RECORDS FOR PROCESSING =>
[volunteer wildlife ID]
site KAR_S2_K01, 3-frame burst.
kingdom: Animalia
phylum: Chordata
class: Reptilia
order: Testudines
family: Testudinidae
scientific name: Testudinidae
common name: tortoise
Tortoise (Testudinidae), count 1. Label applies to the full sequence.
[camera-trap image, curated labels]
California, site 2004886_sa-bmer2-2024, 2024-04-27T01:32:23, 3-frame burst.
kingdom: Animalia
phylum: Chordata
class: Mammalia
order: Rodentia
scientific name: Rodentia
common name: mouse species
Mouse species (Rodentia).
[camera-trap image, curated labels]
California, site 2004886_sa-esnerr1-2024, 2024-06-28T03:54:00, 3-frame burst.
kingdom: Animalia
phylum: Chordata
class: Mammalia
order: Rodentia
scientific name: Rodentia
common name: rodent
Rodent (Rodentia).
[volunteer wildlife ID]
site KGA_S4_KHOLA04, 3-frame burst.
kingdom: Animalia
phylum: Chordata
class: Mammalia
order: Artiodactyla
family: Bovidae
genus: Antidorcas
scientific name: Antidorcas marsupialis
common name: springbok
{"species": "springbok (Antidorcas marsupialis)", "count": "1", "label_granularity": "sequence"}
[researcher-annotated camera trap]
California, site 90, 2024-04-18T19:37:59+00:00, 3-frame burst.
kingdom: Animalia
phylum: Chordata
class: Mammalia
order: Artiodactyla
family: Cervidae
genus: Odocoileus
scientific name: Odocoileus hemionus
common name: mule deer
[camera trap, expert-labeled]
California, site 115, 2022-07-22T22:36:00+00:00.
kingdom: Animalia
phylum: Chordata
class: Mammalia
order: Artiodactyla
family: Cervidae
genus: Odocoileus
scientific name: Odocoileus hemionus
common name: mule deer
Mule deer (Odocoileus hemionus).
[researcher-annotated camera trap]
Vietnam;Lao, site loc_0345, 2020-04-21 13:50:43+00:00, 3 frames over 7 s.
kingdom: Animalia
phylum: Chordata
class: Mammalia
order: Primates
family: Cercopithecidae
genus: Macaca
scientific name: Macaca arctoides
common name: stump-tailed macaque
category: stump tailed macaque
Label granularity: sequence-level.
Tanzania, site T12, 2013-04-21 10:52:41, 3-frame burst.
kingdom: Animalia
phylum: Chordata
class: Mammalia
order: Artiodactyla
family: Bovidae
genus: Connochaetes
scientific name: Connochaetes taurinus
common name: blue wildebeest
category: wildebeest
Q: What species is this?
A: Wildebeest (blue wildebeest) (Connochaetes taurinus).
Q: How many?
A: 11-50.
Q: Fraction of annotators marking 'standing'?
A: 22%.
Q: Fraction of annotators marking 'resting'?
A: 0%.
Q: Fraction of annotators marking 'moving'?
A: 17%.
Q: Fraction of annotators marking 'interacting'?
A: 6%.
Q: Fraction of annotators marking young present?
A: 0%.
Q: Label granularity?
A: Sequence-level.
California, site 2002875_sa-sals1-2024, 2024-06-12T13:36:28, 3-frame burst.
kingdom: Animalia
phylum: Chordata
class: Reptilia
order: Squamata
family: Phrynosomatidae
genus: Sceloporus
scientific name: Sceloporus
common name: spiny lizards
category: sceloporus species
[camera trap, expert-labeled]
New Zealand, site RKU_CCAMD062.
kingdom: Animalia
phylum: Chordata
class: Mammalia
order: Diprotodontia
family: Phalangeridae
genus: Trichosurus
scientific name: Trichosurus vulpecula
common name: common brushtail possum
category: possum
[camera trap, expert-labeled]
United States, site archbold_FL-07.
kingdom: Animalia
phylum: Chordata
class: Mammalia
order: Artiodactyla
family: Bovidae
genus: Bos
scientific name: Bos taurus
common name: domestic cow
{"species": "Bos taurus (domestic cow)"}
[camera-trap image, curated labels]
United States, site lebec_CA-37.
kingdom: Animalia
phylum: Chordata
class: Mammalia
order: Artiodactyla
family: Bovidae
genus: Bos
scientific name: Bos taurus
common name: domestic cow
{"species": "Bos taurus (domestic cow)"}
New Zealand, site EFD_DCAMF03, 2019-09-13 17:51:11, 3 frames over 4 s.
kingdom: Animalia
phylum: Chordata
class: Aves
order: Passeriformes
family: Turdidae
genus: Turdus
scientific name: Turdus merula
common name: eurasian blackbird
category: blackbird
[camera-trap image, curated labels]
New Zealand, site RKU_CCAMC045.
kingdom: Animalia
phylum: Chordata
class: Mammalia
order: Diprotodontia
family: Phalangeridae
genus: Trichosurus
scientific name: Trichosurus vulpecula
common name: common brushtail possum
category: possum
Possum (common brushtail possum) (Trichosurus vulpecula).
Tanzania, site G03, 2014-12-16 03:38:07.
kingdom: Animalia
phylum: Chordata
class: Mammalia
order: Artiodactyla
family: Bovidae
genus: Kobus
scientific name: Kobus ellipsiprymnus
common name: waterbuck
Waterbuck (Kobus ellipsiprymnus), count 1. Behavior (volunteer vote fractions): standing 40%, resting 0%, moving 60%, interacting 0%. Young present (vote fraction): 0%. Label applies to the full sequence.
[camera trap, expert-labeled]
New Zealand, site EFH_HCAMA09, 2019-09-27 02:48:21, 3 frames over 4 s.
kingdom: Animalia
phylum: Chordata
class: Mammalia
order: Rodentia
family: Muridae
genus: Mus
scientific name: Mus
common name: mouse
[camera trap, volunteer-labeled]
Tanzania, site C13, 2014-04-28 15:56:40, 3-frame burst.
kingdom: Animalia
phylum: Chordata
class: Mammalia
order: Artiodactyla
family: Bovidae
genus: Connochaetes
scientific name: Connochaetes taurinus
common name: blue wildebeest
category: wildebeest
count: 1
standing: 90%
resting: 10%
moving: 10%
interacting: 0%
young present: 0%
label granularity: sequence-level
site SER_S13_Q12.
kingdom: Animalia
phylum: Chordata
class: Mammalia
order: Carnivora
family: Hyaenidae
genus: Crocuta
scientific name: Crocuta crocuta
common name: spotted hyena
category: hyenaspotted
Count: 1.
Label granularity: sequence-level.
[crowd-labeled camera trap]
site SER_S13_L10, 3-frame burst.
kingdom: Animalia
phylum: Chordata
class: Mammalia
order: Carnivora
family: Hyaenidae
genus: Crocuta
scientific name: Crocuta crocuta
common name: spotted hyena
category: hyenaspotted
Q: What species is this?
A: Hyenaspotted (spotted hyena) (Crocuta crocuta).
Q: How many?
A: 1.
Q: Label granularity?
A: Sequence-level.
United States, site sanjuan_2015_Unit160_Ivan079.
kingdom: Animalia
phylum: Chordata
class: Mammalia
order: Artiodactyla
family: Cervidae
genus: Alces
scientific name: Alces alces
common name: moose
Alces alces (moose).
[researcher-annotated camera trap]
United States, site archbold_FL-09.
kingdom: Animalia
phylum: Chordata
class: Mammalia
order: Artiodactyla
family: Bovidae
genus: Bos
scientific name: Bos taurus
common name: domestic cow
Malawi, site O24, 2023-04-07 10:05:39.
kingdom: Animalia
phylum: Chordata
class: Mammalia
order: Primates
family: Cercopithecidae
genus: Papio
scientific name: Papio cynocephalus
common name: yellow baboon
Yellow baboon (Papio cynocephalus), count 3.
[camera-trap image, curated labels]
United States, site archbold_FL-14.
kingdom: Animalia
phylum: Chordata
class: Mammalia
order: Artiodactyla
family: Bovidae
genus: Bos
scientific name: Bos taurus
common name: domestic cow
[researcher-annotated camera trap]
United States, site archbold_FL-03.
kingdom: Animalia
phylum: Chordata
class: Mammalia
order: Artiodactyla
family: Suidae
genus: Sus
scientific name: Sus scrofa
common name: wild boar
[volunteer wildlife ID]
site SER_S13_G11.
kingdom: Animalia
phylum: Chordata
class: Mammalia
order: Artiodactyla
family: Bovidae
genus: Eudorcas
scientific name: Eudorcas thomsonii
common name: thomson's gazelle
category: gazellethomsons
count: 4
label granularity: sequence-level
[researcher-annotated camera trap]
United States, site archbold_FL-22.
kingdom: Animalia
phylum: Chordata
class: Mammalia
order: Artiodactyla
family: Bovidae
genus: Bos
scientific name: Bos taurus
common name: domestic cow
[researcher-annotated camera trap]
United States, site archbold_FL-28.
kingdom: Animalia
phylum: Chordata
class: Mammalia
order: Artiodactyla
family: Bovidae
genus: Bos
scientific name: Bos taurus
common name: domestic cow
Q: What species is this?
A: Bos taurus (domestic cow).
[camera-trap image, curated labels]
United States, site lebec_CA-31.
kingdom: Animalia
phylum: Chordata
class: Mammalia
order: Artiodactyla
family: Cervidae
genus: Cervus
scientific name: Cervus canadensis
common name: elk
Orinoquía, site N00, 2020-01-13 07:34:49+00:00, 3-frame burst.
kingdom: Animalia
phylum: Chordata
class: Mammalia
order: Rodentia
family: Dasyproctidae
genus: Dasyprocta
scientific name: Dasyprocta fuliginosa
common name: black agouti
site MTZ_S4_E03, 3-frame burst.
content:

INSTRUCTIONS TO FOLLOW =>
Return exactly the lines in the records above, beginning with the one that holds "United States, site archbold_FL-28." and ending with the last.

TASK RESPONSE =>
United States, site archbold_FL-28.
kingdom: Animalia
phylum: Chordata
class: Mammalia
order: Artiodactyla
family: Bovidae
genus: Bos
scientific name: Bos taurus
common name: domestic cow
Q: What species is this?
A: Bos taurus (domestic cow).
[camera-trap image, curated labels]
United States, site lebec_CA-31.
kingdom: Animalia
phylum: Chordata
class: Mammalia
order: Artiodactyla
family: Cervidae
genus: Cervus
scientific name: Cervus canadensis
common name: elk
Orinoquía, site N00, 2020-01-13 07:34:49+00:00, 3-frame burst.
kingdom: Animalia
phylum: Chordata
class: Mammalia
order: Rodentia
family: Dasyproctidae
genus: Dasyprocta
scientific name: Dasyprocta fuliginosa
common name: black agouti
site MTZ_S4_E03, 3-frame burst.
content:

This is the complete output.